“Mental health, mental health.”
Survivors of the STEM School shooting in Colorado stormed out of a gun-control rally Wednesday, saying that their grief was being inappropriately politicized.
The event was billed primarily as a vigil for Kendrick Castillo, 18, the student killed in the attack Tuesday in Highlands Ranch, Colorado. However, speakers at the school’s packed gymnasium were mostly politicians and activists who urged Congress to pass more restrictive gun law.
After about 30 minutes, hundreds of students walked out in anger and tears. They shouted: “This is not for us,” “Political stunt,” and “We are people, not a statement.”

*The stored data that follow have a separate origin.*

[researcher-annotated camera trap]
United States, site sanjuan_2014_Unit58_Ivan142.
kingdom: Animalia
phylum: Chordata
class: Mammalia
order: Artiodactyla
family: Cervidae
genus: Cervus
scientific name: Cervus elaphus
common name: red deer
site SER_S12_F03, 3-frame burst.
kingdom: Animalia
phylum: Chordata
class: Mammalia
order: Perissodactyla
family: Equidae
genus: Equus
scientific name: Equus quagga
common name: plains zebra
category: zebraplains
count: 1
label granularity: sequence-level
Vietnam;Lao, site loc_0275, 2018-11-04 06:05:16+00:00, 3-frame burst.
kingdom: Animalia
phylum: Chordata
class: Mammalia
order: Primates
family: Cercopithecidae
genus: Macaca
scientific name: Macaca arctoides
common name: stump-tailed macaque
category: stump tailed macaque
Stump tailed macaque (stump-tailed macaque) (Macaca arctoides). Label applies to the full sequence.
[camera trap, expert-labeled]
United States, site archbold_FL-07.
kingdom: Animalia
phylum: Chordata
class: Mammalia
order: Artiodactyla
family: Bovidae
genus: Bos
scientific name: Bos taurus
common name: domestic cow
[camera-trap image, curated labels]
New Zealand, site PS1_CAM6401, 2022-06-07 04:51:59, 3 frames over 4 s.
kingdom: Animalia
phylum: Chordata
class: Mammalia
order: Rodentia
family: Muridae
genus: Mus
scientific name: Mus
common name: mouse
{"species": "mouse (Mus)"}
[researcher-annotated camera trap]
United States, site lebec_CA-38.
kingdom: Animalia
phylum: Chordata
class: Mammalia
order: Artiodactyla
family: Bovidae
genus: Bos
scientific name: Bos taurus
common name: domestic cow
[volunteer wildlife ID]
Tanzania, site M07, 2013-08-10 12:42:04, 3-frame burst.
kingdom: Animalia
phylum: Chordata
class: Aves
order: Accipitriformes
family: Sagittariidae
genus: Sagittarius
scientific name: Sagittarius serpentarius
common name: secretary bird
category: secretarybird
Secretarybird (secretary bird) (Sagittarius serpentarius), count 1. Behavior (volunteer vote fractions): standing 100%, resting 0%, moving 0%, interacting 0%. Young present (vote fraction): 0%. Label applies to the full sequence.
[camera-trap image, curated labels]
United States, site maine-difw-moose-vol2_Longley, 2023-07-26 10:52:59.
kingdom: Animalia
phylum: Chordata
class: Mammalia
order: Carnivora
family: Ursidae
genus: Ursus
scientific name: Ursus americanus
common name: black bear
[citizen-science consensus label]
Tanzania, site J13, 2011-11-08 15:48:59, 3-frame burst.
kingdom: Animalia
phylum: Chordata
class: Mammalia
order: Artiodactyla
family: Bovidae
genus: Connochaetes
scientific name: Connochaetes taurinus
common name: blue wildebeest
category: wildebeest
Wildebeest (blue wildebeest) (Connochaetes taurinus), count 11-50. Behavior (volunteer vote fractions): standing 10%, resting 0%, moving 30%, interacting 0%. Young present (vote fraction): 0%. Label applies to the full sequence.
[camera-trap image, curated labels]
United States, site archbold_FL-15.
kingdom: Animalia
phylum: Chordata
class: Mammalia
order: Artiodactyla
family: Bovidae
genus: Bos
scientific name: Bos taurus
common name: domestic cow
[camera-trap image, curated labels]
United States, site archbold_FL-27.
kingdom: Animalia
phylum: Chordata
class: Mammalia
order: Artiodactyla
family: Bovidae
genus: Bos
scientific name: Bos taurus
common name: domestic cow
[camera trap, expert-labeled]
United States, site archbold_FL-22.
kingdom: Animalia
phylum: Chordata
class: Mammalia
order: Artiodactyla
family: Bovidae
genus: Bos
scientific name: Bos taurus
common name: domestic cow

Gathering outside the school building in the cold rain, students held up their cellphone flashlights and chanted “Mental health, mental health.”
Some teens pushed and yelled at journalists who were taking photos. A number of them said they had pledged not to speak to the press.
The rally was organized by the Brady Campaign to Prevent Gun Violence, which invited reporters to attend. Sen. Michael Bennet and Rep. Jason Crow, both Colorado Democrats, spoke about the need for federal action.
The STEM School students’ protest stood in contrast to the gun-control movement launched last year by students from Marjory Stoneman Douglas High School in Parkland, Florida. The March for Our Lives spread nationally with backing from liberal activists, politicians, and journalists.
However, even then, some students from Parkland and elsewhere spoke out in favor of the Second Amendment.
Polls show that millennials support gun rights more than their parents’ generation.